Thanksgiving is my favorite holiday. I love that it’s about coming together over a meal and celebrating how lucky we are. Normally, I spend Thanksgiving with my family; however, this year is different. This year, I am celebrating my 30th birthday in Europe. And, as usual, Thanksgiving factors into the scheme of things, so we decided to spend Thanksgiving in Switzerland. And it was awesome.
We had a long layover (23 hours) in Zürich, so our time here was short. But we managed to see a decent amount of the city before and after the obligatory first-day abroad nap. Zürich is beautiful and picturesque, with narrow streets flanked by pristine and interesting shops selling chocolates, watches and other fashionable goods. It felt quite smaller than I expected, and it was super quaint since the city was setting up its Christmas market stalls and decorations.

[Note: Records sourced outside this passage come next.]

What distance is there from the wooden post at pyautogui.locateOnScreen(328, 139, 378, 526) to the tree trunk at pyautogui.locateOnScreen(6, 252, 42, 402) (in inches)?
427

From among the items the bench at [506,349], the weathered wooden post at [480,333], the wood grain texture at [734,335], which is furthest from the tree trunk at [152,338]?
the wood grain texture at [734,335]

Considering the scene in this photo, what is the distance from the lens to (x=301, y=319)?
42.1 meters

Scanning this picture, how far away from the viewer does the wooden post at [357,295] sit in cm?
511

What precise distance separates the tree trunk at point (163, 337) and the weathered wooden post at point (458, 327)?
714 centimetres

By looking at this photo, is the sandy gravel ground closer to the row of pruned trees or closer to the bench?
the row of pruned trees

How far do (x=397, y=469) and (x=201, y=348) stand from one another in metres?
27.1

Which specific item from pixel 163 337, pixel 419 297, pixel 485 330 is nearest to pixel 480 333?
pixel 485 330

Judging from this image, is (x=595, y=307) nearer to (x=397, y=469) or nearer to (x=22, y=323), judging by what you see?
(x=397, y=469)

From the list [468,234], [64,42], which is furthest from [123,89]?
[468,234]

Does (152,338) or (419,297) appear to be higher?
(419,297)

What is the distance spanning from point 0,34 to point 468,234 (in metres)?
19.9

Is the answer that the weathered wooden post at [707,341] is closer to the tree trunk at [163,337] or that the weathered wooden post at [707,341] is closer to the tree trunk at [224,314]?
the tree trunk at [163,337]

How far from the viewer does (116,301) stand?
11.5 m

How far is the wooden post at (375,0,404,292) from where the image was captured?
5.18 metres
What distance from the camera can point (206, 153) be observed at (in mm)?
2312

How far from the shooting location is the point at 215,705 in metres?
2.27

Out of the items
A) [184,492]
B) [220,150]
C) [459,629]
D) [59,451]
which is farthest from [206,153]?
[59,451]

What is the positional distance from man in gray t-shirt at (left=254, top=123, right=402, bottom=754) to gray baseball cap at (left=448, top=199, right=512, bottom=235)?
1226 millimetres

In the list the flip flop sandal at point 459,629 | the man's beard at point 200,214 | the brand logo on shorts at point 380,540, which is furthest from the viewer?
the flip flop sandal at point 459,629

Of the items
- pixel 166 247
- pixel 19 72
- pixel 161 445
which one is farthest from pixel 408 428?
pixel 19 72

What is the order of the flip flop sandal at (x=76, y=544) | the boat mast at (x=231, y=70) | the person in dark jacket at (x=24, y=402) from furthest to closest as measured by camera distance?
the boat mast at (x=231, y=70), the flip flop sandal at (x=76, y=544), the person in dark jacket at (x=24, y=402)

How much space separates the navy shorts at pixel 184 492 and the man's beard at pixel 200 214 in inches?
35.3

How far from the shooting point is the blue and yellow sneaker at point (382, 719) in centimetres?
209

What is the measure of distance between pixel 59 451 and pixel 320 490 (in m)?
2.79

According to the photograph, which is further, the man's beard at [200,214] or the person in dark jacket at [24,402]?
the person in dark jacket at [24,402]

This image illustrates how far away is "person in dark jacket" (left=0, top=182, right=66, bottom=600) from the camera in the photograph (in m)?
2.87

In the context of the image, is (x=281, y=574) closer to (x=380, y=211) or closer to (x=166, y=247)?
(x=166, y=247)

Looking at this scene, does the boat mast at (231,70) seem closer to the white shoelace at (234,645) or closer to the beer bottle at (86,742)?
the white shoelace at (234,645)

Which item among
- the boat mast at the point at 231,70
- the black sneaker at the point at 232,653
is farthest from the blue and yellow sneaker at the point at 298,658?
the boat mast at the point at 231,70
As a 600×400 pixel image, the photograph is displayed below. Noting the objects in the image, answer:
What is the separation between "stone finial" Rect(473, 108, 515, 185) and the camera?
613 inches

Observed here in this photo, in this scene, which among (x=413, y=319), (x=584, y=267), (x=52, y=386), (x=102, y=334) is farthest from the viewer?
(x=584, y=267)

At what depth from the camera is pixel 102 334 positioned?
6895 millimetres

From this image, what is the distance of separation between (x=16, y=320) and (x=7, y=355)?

Unfortunately the market didn’t open until Friday—the day we left—but at least we got to see how it’d all look.
Apparently, some hotels cater a full, traditional American thanksgiving meal for homesick ex-pats (or perhaps curious locals!). We, however, decided to turn our dinner over to the Swiss way of life, which meant fondue. Luckily for us, a charming restaurant known for their fondue (Swiss Chuchi) was just around the corner from where we were staying. In addition to fondue, we also ordered a ham raclette since it seemed we wanted to maintain one aspect of American holidays: overeating. Behold: our Swiss Thanksgiving feast!
Raclette is both a type of Swiss-made cheese and a dish… We had both! Here’s how you do it: The dish is set up where you can grill a bit of everything, such as meat (ham in our case), onions, gherkins, mushrooms, and so forth. You slide a slice of raclette cheese on a pan that melts right below the grill. Once everything is warm and the cheese is melted, you take a boiled potato from the sack and mix everything together to make a delicious bite. It was fun mixing different ingredients together, and I think I found a new love in warm gherkins!
My raclette creations eased off of the cheese after the first round. Because, there was also fondue on the table. We ordered a traditional four-cheese fondue, complete with a dry white wine and kirsch (cherry brandy). I’m pretty sure the cheeses were Emmentaler, Gruyère, Comté and maybe Appenzeller. Whatever it was, it was delicious.
The best part of the meal was how communal it was, even if it was just Keith and me together. Our table was packed with food and we had to maneuver back and forth to share, but that made it fun and assuredly in the tradition of Thanksgiving. The Swiss eat fondue year-round, lingering over it and enjoying each other’s company… I don’t blame them, especially as the weather turns colder, the thought of warm, melted cheese seems to be just right.
Prior to dinner, we also ate at this little take-away fast-food called Sternen Grill. Sausages are the fast-food of choice in Swizterland. We got a St. Gallen style sausage (veal and pork) that came with some very spicy mustard to dip it in and a wonderful bürli (roll) that had the perfect hard crust and seriously doughy interior. It was delicious, and just what we needed after landing in Zürich. We sat outside in the alley, watching all kinds of people order the wax-paper wrapped würsts… I got a kick out of men and women in pristine suits balancing their sausage, bread and mustard as they ate. No one can resist a good sausage.
Our first of what will surely be many Thanksgivings abroad was a complete success, even if I was missing my pumpkin pie. (We had some at O’Hare shortly before departing on Wednesday evening… That counts, right?) I’m very grateful to have the opportunities to spend time like this abroad, and to have a great life back in Chicago. I hope you all had a good Thanksgiving too!